You need a lot of eggs — plus plenty of sugar, which helps create a thick syrup that keeps the egg foam from collapsing. The neat thing about the whipping method is that it gives lie to the myth that egg foams can only be created with whites. Twaddle. Indeed in most instances where the whipping method is employed you’re whipping either whole eggs or egg yolks plus sugar. Egg whites plus sugar are a rarity in the whipping method universe because, well, then you’d have a meringue, would you not?

But I digress. In general sponges made via the whipping method begin with the egg-sugar foam. Any flavorings (like chocolate) are added next, then the dry ingredients are carefully folded in so as to preserve the bubbles (I said you can make a foam with egg yolks…I didn’t say that foam was stable). Sometimes a meringue is folded in as well to add more volume.

The upside of the whipping method is that it creates sponges that are very light, sweet and eggy-tasting. The down side is that those sponges can be a little dry tasting, at least by New World standards. All this begs the question: why use the whipping method at all when perfectly good chemical leaveners are available? The answer is because egg sponges have a cleaner taste and a lighter texture. The high proportion of egg can also create very plastic sheets of sponge that are perfect for rolling into things like yule logs. And anyway, dry cake is what cake syrup is for!

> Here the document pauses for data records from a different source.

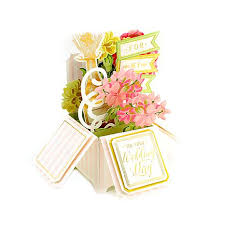 griffin window box cardmaking kit with dies as box cards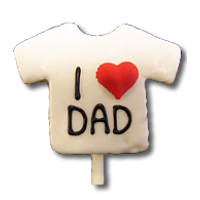 I Love Dad T Shirt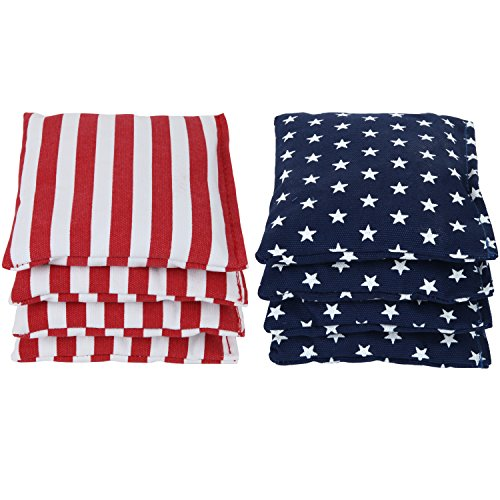 Make Bean Bag Toss Game - Weather Resistant Cornhole Bags (Set of 8) by SC Cornhole:: Choose Your Colors (Stars/Stripes)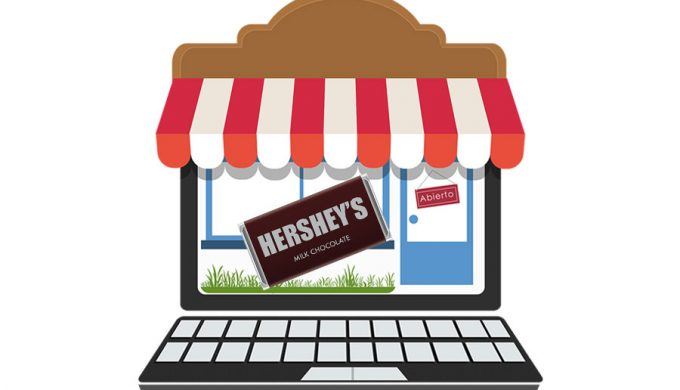 Hershey's tries to stay relevant as more people buy groceries online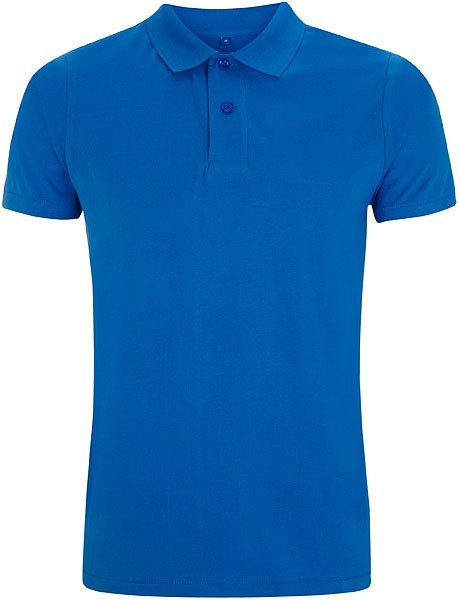 Urban Brushed Jersey Polo Shirt - ocean blue - Bild 1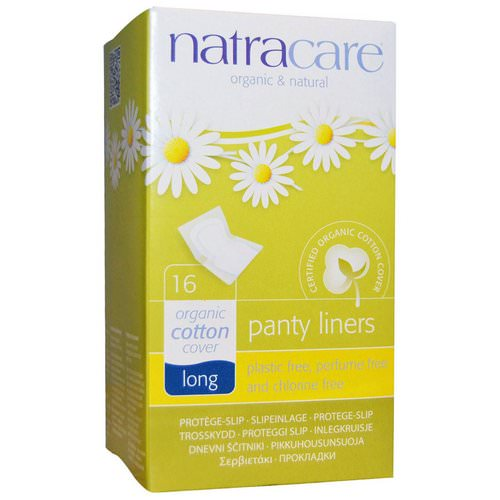 Natracare, Organic & Natural Panty Liners, Long, 16 Liners Review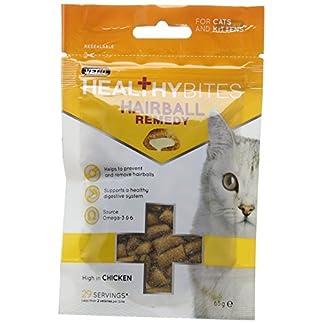 VetIQ Healthy Bites Hairball Remedy For Cats and Kittens 65g 51dWBnPCTrL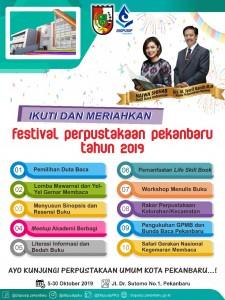 pestival perpustakaan pekanbaru 2019
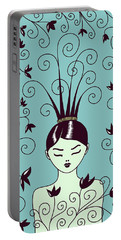 Strange Hairstyle And Flowery Swirls Portable Battery Charger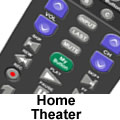 theater systems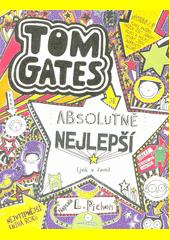 Tom Gates je absolutně nejlepší (jak v čem)  (odkaz v elektronickém katalogu)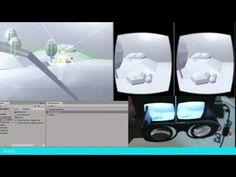 La version 2 de la solution de réalité virtuelle Cardboard de Google   Passionné de jeux vidéo et de programmation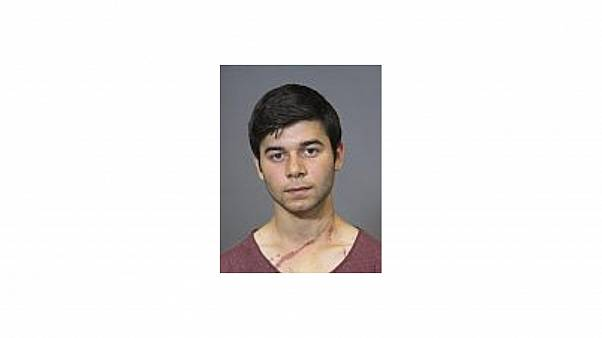 Picture of suspect Farhad Ramazan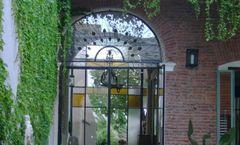 La Cayetana Historic House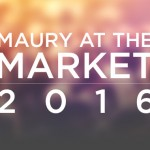 MAURY-AT-THE-MARKET-2016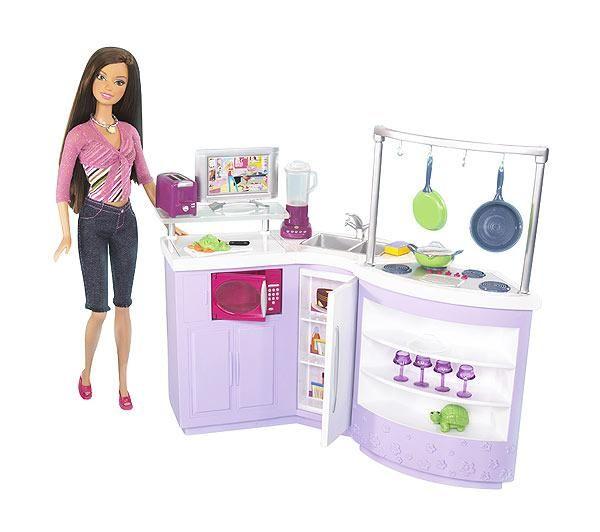 cuisine-poupee-barbie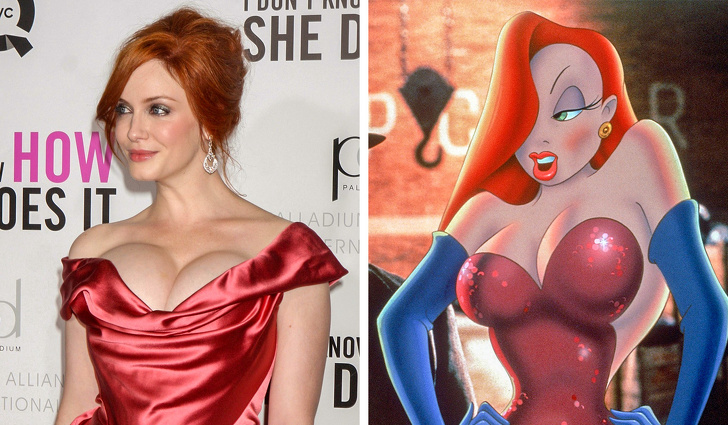 Jessica Rabbit from Rabbit Roger was created thanks to Christine Hendrix.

Filed under:  Pastry, The Whipping Method | 10 Comments

The Roll-In Method

The “roll-in” method is the description for what you do when you laminate dough for croissants, Danishes and puff pastry. Effectively you’re “rolling” butter into a flour-and-water dough. Personally I think of it as “folding” it in, but there you go. Who am I to argue with decades of established pastry lingo?

There’s no question that laminating seems more like a technique than a “mixing” method, though when you consider that one of the chief aims of mixing is to incorporate fat it all starts to make a little more sense.

So what does the roll-in method accomplish? By itself it’s an elegant way to maximize the process of “mechanical” leavening, i.e. the raising of a dough via steam power. Lest we forget, a drop of water transformed into steam occupies something on the order of 1400 times more space. Which makes confined steam a heck of a leavening engine.

Done well, the roll-in method creates over a thousand ultra-thin, alternating sheets of fat (usually butter or margarine) and dough. When heated the fat melts, freeing the dough sheets to push apart from one another through the action of steam.

The question often asked is: where does the water come from? The butter? Yes, though plenty of water/steam is released from the dough itself. In fact the dough supplies all the water that’s needed for leavening. A “wet” butter with a high proportion of water can actually harm the process, dampening the dough sheets and making it harder for them to separate from one another and rise. This is why experienced laminators favor fats like Euro-style butter, “dry” butter or margarine which have little-to-no water, and which create higher rising, crispier products.

How high can laminated doughs rise? Under perfect conditions, up to 7 times their original thickness. Granted that’s far less than the theoretical 1400 times, but then nobody’s perfect. Even under the best circumstances the vast majority of the steam we bakers try to capture escapes.

Filed under:  Pastry, The Roll-In Method | 2 Comments

The “Blitz” or “One Step” Method

This technically isn’t even a method. Rather it’s the opposite of a method. But I made reference to it in the gâteau battu series I did (which seemed to go on for months). The “blitz” method is simply shorthand for putting everything in the mixer bowl at once and turning on the machine. See what I mean about it being a “non-method”? There’s no methodology to it at all!

However you see this sort of thing quite a bit in the bread kitchen, notably with enriched breads like challah and (sometimes) brioche or a “cake” like gâteau battu. Because time is of the essence in bread bakeries (lots and lots of mixing to do each evening, donchaknow), extra ingredients like fats, sugar and flavorings are occasionally just dumped into the bowl with all the other dough components. Mix, transfer to rising container. Next!